*What needs to be done*
Reproduce the entries below word for word, every one of them, and leave the pictures out of your copy.

((

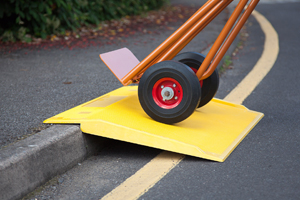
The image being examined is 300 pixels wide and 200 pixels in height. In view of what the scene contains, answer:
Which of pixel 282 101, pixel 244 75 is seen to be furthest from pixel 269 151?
pixel 244 75

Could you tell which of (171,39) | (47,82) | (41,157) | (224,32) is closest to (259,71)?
(224,32)

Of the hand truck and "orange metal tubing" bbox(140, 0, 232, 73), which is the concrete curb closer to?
the hand truck

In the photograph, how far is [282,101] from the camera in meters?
3.62

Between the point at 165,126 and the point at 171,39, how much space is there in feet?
2.34

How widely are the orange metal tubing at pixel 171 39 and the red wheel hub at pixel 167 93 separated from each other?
244 mm

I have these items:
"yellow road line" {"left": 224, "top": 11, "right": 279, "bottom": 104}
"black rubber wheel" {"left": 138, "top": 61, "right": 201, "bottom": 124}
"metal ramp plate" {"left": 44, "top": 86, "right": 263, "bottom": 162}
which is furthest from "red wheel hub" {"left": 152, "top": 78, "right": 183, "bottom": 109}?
"yellow road line" {"left": 224, "top": 11, "right": 279, "bottom": 104}

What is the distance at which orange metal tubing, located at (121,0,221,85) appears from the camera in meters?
2.82

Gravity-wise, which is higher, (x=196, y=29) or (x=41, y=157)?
(x=196, y=29)

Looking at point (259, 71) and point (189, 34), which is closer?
point (189, 34)

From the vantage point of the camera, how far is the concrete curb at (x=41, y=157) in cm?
198

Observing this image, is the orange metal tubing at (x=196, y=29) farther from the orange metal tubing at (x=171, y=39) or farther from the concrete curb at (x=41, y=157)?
the concrete curb at (x=41, y=157)

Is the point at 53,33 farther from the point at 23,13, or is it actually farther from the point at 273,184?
the point at 273,184

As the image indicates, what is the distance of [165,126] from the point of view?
2701 millimetres

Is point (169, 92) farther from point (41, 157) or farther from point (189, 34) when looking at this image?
point (41, 157)
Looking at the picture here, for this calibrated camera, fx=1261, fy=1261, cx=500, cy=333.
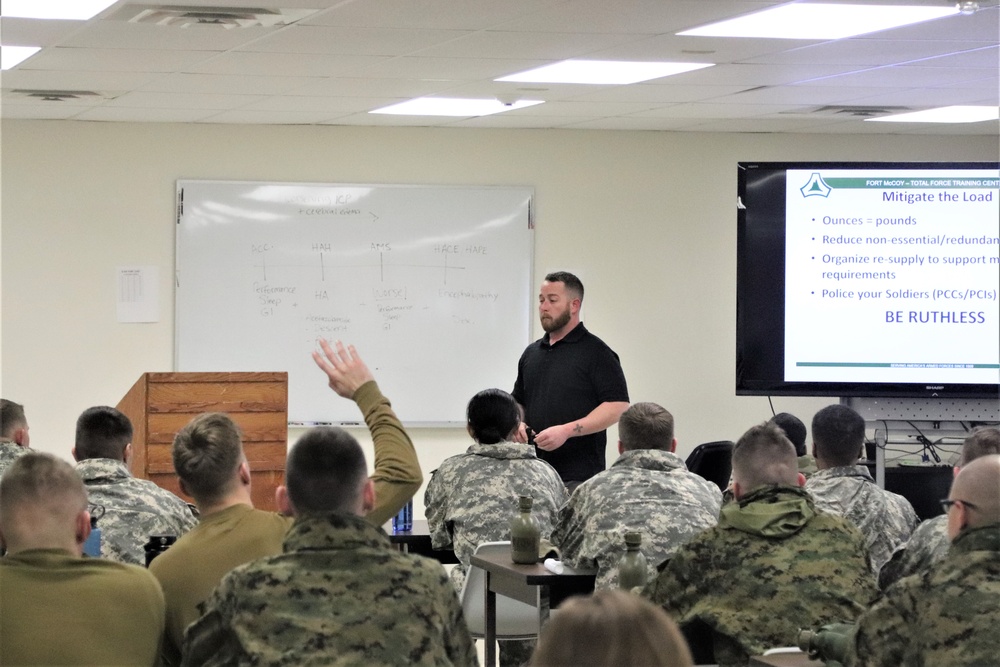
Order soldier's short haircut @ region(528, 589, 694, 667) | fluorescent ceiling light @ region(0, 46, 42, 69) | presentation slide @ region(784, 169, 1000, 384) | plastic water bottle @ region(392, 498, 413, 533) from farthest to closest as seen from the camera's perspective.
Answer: presentation slide @ region(784, 169, 1000, 384)
fluorescent ceiling light @ region(0, 46, 42, 69)
plastic water bottle @ region(392, 498, 413, 533)
soldier's short haircut @ region(528, 589, 694, 667)

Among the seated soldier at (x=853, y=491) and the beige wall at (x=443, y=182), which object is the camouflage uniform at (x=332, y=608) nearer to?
the seated soldier at (x=853, y=491)

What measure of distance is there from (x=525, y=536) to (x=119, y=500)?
1.23 m

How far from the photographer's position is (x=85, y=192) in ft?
26.4

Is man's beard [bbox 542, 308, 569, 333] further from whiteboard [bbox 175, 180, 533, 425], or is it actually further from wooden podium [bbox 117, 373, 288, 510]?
whiteboard [bbox 175, 180, 533, 425]

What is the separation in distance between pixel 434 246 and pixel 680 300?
1.76 m

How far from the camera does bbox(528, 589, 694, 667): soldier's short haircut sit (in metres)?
1.22

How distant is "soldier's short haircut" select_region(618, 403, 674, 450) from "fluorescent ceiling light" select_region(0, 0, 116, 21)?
102 inches

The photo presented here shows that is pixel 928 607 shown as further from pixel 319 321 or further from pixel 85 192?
pixel 85 192

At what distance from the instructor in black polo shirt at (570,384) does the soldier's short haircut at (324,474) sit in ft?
11.2

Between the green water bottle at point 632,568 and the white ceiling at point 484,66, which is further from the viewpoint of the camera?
the white ceiling at point 484,66

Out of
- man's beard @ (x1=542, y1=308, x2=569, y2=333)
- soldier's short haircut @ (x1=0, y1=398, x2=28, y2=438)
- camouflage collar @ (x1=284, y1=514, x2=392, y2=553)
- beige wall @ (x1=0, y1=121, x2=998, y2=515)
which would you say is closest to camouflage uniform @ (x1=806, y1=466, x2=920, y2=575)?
man's beard @ (x1=542, y1=308, x2=569, y2=333)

))

*Exercise response*
The image being examined is 300 pixels wide and 200 pixels in height. In view of what the scene contains, answer:
Which of pixel 282 101, pixel 244 75 is seen to be furthest from pixel 269 151?
pixel 244 75

Could you tell which of (171,39) | (47,82) | (41,157) | (224,32) is closest to (259,71)?
(224,32)

Of the hand truck and "orange metal tubing" bbox(140, 0, 232, 73), which is the concrete curb closer to?
the hand truck

In the photograph, how far is [282,101] from the camera in meters?
3.62

Between the point at 165,126 and the point at 171,39, how much space is there in feet?
2.34

How widely are the orange metal tubing at pixel 171 39 and the red wheel hub at pixel 167 93 separated from each other?
244 mm

I have these items:
"yellow road line" {"left": 224, "top": 11, "right": 279, "bottom": 104}
"black rubber wheel" {"left": 138, "top": 61, "right": 201, "bottom": 124}
"metal ramp plate" {"left": 44, "top": 86, "right": 263, "bottom": 162}
which is furthest from "red wheel hub" {"left": 152, "top": 78, "right": 183, "bottom": 109}?
"yellow road line" {"left": 224, "top": 11, "right": 279, "bottom": 104}

What is the distance at which orange metal tubing, located at (121,0,221,85) appears from the camera in meters?
2.82

Gravity-wise, which is higher, (x=196, y=29) or (x=41, y=157)?
(x=196, y=29)

Looking at point (259, 71) and point (189, 34), which is closer?
point (189, 34)

From the vantage point of the camera, how far is the concrete curb at (x=41, y=157) in cm?
198

Observing this image, is the orange metal tubing at (x=196, y=29) farther from the orange metal tubing at (x=171, y=39) or farther from the concrete curb at (x=41, y=157)?
the concrete curb at (x=41, y=157)

Is the point at 53,33 farther from the point at 23,13, or is it actually farther from the point at 273,184?
the point at 273,184

As the image indicates, what is the distance of [165,126] from the point of view?
2701 millimetres

Is point (169, 92) farther from point (41, 157) or farther from point (189, 34) when looking at this image?
point (41, 157)
Looking at the picture here, for this calibrated camera, fx=1261, fy=1261, cx=500, cy=333.
Order soldier's short haircut @ region(528, 589, 694, 667) | fluorescent ceiling light @ region(0, 46, 42, 69) | presentation slide @ region(784, 169, 1000, 384) | plastic water bottle @ region(392, 498, 413, 533) from farthest to closest as seen from the camera's perspective.
Answer: presentation slide @ region(784, 169, 1000, 384)
fluorescent ceiling light @ region(0, 46, 42, 69)
plastic water bottle @ region(392, 498, 413, 533)
soldier's short haircut @ region(528, 589, 694, 667)

Among the seated soldier at (x=853, y=491) and the beige wall at (x=443, y=182), which object is the camouflage uniform at (x=332, y=608) nearer to?
the seated soldier at (x=853, y=491)

What measure of distance is there from (x=525, y=536) to (x=119, y=500)?
1.23 m

How far from the photographer's position is (x=85, y=192) in ft?
26.4

Is man's beard [bbox 542, 308, 569, 333] further from whiteboard [bbox 175, 180, 533, 425], or is it actually further from wooden podium [bbox 117, 373, 288, 510]?
whiteboard [bbox 175, 180, 533, 425]

What is the separation in distance between pixel 434 246 and pixel 680 300?
1.76 m

How far from the camera does bbox(528, 589, 694, 667): soldier's short haircut sit (in metres)?
1.22

How distant is "soldier's short haircut" select_region(618, 403, 674, 450) from "fluorescent ceiling light" select_region(0, 0, 116, 21)?
102 inches

The photo presented here shows that is pixel 928 607 shown as further from pixel 319 321 or further from pixel 85 192?
pixel 85 192

At what distance from the instructor in black polo shirt at (570,384) does the soldier's short haircut at (324,474) sit in ft?
11.2

Between the green water bottle at point 632,568 and the white ceiling at point 484,66, which is further from the viewpoint of the camera?
the white ceiling at point 484,66

Out of
- man's beard @ (x1=542, y1=308, x2=569, y2=333)
- soldier's short haircut @ (x1=0, y1=398, x2=28, y2=438)
- camouflage collar @ (x1=284, y1=514, x2=392, y2=553)
- beige wall @ (x1=0, y1=121, x2=998, y2=515)
which would you say is closest to camouflage uniform @ (x1=806, y1=466, x2=920, y2=575)?
man's beard @ (x1=542, y1=308, x2=569, y2=333)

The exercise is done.